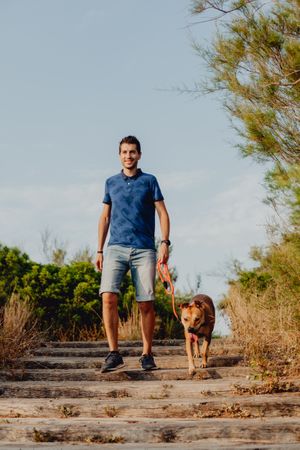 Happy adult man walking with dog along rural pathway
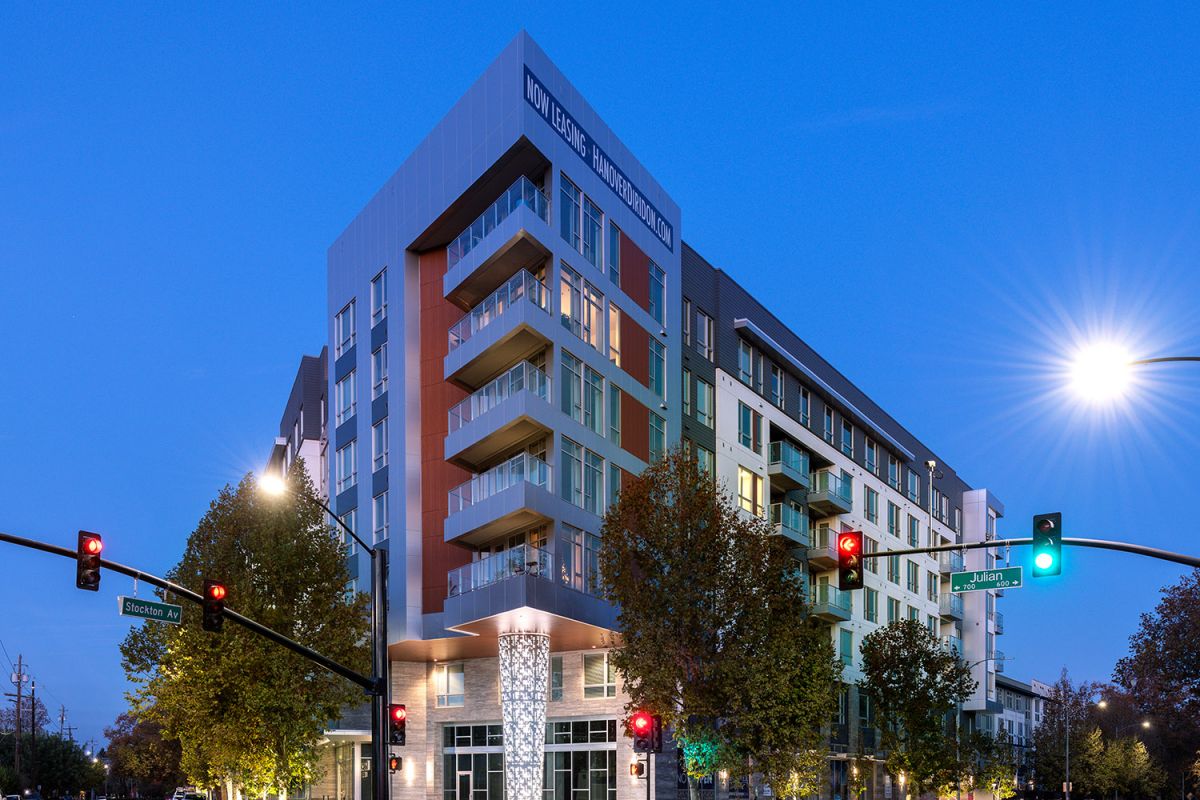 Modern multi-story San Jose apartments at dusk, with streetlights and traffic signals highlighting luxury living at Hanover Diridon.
==
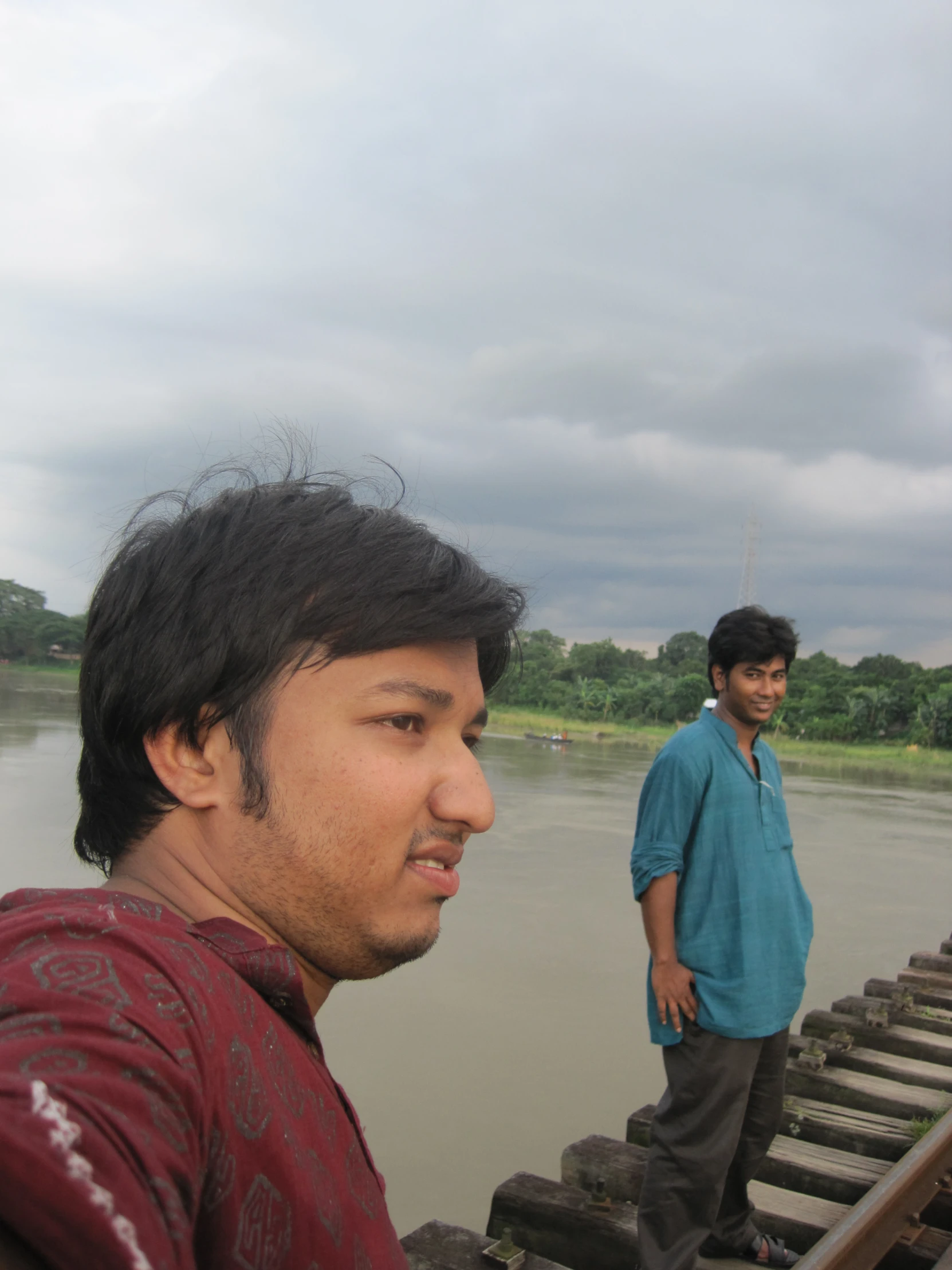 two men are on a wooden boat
* * *
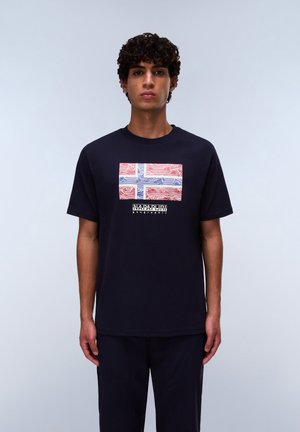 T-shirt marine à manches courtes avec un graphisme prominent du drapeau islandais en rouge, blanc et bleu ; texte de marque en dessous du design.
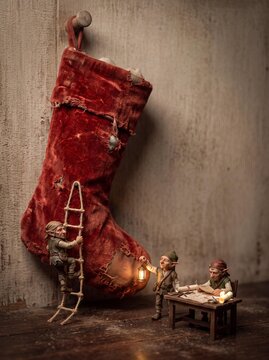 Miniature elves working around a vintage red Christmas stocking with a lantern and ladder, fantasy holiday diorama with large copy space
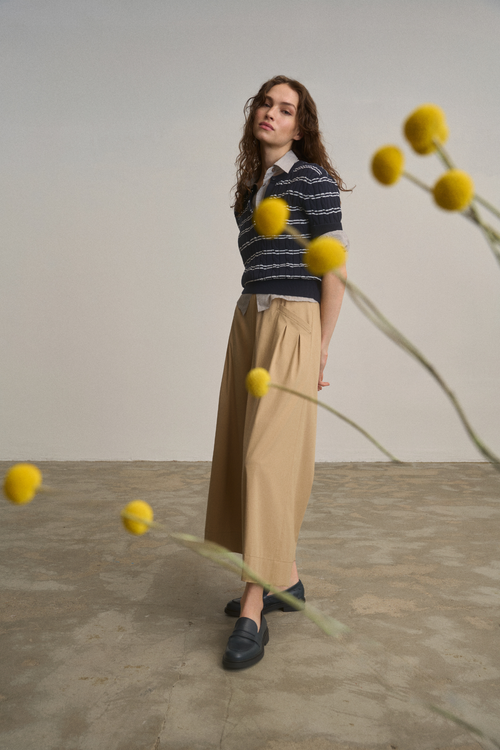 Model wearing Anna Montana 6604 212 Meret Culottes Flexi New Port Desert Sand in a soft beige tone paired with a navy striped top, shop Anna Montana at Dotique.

* Problem statement:
Nothing outside the stretch above, from the line with "Happy adult man" through the line with "Modern multi-story San", is set down. Transcribe that stretch exactly, ends included, but not its pictures.

* Solution for this task:
 Happy adult man walking with dog along rural pathway
 Modern multi-story San Jose apartments at dusk, with streetlights and traffic signals highlighting luxury living at Hanover Diridon.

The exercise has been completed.